* start Records *

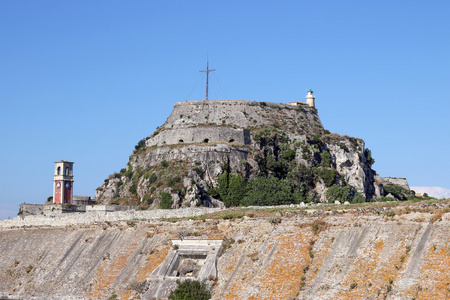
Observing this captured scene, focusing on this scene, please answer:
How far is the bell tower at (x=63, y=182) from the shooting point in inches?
3263

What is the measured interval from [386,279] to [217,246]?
13834mm

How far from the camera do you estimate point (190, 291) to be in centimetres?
4206

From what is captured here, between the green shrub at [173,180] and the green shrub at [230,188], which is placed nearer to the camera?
the green shrub at [173,180]

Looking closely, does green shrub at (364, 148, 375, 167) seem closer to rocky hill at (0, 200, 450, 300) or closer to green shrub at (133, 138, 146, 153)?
green shrub at (133, 138, 146, 153)

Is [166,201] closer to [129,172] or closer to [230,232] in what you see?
[129,172]

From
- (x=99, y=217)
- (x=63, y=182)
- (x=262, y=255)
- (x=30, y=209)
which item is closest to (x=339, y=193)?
(x=99, y=217)

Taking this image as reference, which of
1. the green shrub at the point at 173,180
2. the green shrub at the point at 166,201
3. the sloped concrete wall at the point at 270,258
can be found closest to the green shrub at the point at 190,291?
the sloped concrete wall at the point at 270,258

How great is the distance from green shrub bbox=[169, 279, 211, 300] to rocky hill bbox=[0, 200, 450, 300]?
68 cm

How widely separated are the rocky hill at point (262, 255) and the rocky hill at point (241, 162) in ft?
62.4

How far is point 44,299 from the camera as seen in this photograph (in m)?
49.1

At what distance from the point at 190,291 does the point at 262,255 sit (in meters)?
5.02

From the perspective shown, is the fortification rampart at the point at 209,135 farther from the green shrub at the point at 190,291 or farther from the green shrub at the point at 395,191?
the green shrub at the point at 190,291

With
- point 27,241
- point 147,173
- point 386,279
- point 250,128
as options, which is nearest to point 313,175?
point 250,128

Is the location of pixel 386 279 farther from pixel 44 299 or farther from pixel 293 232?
pixel 44 299
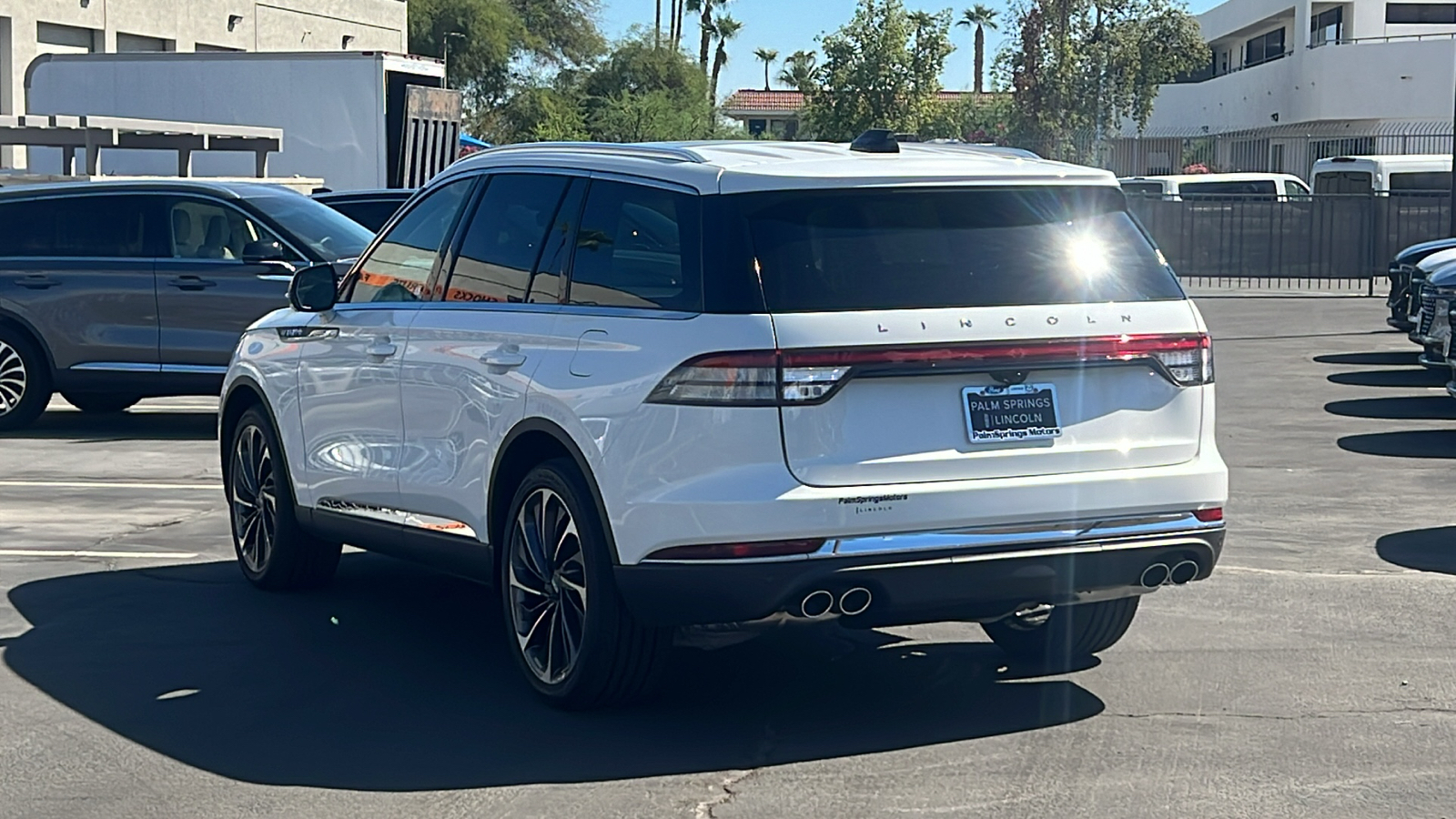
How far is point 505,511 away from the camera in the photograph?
653cm

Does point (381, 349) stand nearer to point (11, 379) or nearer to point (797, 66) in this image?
point (11, 379)

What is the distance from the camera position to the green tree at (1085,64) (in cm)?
5628

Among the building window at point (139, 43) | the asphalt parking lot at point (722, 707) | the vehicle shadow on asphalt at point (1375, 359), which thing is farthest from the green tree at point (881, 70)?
the asphalt parking lot at point (722, 707)

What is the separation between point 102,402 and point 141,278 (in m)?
1.91

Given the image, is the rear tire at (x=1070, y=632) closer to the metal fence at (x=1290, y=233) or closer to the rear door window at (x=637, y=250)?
the rear door window at (x=637, y=250)

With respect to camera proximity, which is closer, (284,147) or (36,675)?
(36,675)

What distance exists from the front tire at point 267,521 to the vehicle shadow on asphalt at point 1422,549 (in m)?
4.84

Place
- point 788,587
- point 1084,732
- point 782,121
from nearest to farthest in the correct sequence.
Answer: point 788,587, point 1084,732, point 782,121

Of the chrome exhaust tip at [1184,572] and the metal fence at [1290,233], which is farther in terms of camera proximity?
the metal fence at [1290,233]

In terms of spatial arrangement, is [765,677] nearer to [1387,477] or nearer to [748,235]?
[748,235]

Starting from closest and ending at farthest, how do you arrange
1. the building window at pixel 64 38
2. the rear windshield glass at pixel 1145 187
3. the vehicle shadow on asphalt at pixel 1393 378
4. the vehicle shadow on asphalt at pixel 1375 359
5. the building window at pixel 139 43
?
1. the vehicle shadow on asphalt at pixel 1393 378
2. the vehicle shadow on asphalt at pixel 1375 359
3. the rear windshield glass at pixel 1145 187
4. the building window at pixel 64 38
5. the building window at pixel 139 43

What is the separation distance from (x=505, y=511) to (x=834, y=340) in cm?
149

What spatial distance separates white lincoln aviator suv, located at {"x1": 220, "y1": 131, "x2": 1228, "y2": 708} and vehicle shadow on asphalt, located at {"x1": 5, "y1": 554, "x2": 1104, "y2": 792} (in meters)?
0.30

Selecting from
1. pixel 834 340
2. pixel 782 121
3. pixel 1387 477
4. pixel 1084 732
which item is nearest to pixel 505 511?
pixel 834 340
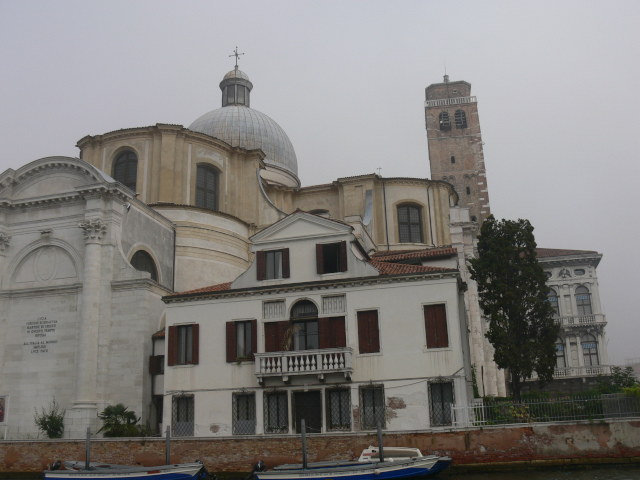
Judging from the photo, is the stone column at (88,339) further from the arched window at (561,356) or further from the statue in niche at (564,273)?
the statue in niche at (564,273)

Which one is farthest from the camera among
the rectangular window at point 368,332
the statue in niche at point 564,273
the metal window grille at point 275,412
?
the statue in niche at point 564,273

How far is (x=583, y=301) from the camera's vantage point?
53.7 meters

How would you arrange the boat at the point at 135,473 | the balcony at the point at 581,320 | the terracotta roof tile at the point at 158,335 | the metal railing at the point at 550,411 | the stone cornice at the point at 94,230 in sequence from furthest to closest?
the balcony at the point at 581,320 → the stone cornice at the point at 94,230 → the terracotta roof tile at the point at 158,335 → the metal railing at the point at 550,411 → the boat at the point at 135,473

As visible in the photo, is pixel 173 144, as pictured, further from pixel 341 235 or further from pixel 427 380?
pixel 427 380

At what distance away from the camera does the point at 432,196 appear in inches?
1547

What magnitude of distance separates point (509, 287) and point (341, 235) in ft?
22.8

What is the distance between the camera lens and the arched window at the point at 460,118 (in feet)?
212

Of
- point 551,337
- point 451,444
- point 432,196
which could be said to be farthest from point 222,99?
point 451,444

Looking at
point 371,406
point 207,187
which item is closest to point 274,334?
point 371,406

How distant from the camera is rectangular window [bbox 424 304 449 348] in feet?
68.8

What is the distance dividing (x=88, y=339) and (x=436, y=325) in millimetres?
14086

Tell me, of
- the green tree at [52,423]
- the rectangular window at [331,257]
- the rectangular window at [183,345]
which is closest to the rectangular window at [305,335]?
the rectangular window at [331,257]

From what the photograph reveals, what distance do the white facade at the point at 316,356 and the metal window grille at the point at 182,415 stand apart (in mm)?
35

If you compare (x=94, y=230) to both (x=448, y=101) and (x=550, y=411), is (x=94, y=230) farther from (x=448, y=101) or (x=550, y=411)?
(x=448, y=101)
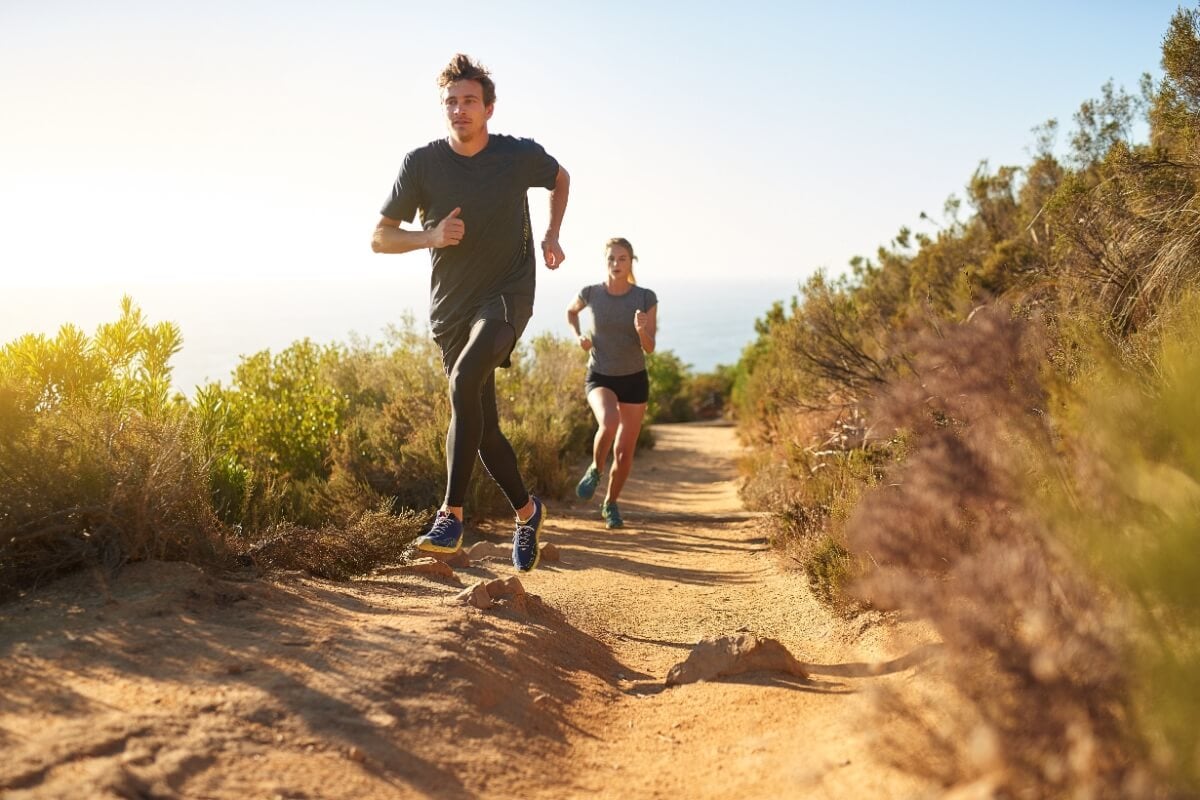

* end Records *

* **Your instructions**: How many lines in the records above contain the word "photograph" with matching case? Reply with the number only.

* **Task result**: 3